If we have ever met, you saw this one coming. Patrick just quit his job because he was unwilling to spend more of his life commuting to go to a place where he would do exactly the same tasks he was doing at home. We are proponents of creating your own work schedule and work environment to the greatest extent possible within the realistic parameters of your job.
Unfortunately, this one does not apply to the doctors, construction workers, Starbucks cashiers, Nationals bullpen cart drivers, or anyone else that needs to be at a physical location to perform their job. However, as we previously outlined in our reasonable work demands article, even careers that require working at a certain location may have a paperwork component that can be completed elsewhere. If you stack all forms, notes, emails, and phone calls, you may even find that you have enough work for a full day working from home! Even if not, it is worth knowing what tasks you could do from anywhere in case the composition of your job changes as your career progresses.

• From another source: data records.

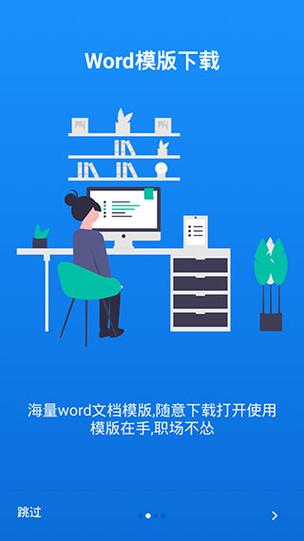 Word办公软件下载手机版_官方手机app下载_Word办公软件电脑PC端最新版本 Word办公软件下载手机版_官方手机app下载_Word办公软件电脑PC端最新版本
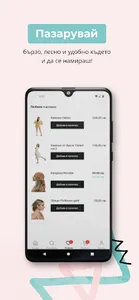 BohoSi screenshot 4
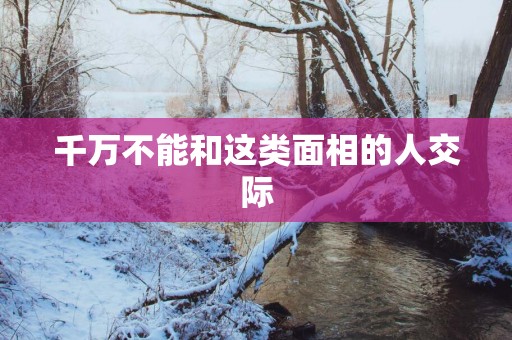 千万不能和这类面相的人交际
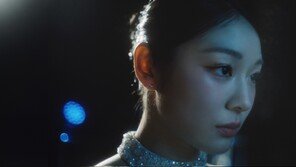 퀸연아 ‘죽음의무도’ 발레로 돌아왔다…구글AI 제미나이로 재탄생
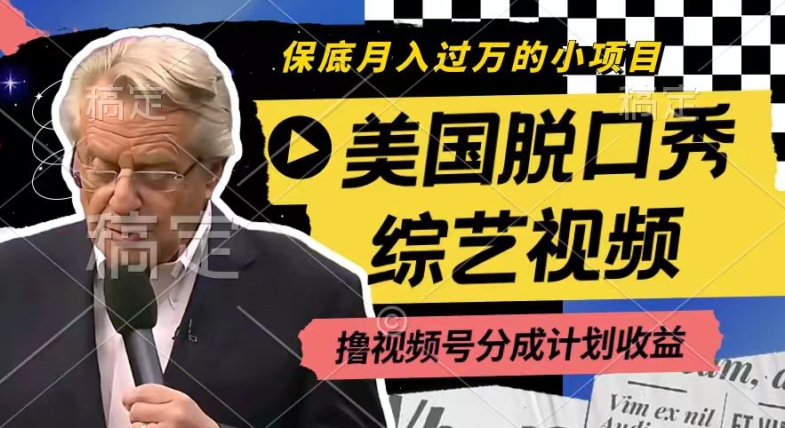 利用美国脱口秀综艺视频，撸视频号分成计划收益，每天只需一小时，月入过W【揭秘】-铭创资源库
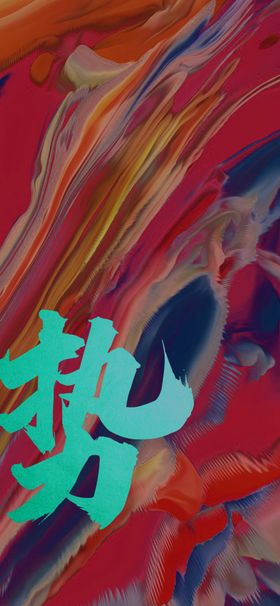 地产人气九宫格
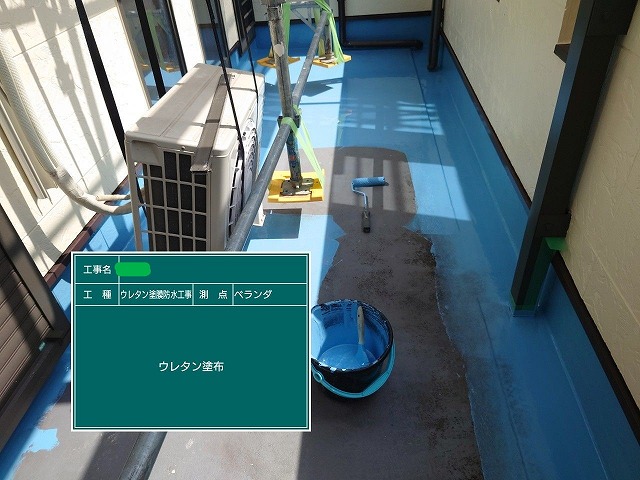 ウレタン1回目塗布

If you can do your work from home, this is the easiest way to save on your commute. You are completely removing the entire year of life spent driving to the office or waiting for the train so you can use it to play with your kids, join a softball team, or go up to the rooftop pool and read a book.
Whether eliminating your commute is feasible should depend entirely on the requirements on your job, not the preference of your employer or supervisor. If you need help standing up to an employer who likes to see butts in seats, making yourself an indispensable employee helps when demanding to work from home. If you are going to the office to work on a computer, just like you would be at home, being a butt in a seat at the office does not add value.
And it costs an entire year of life.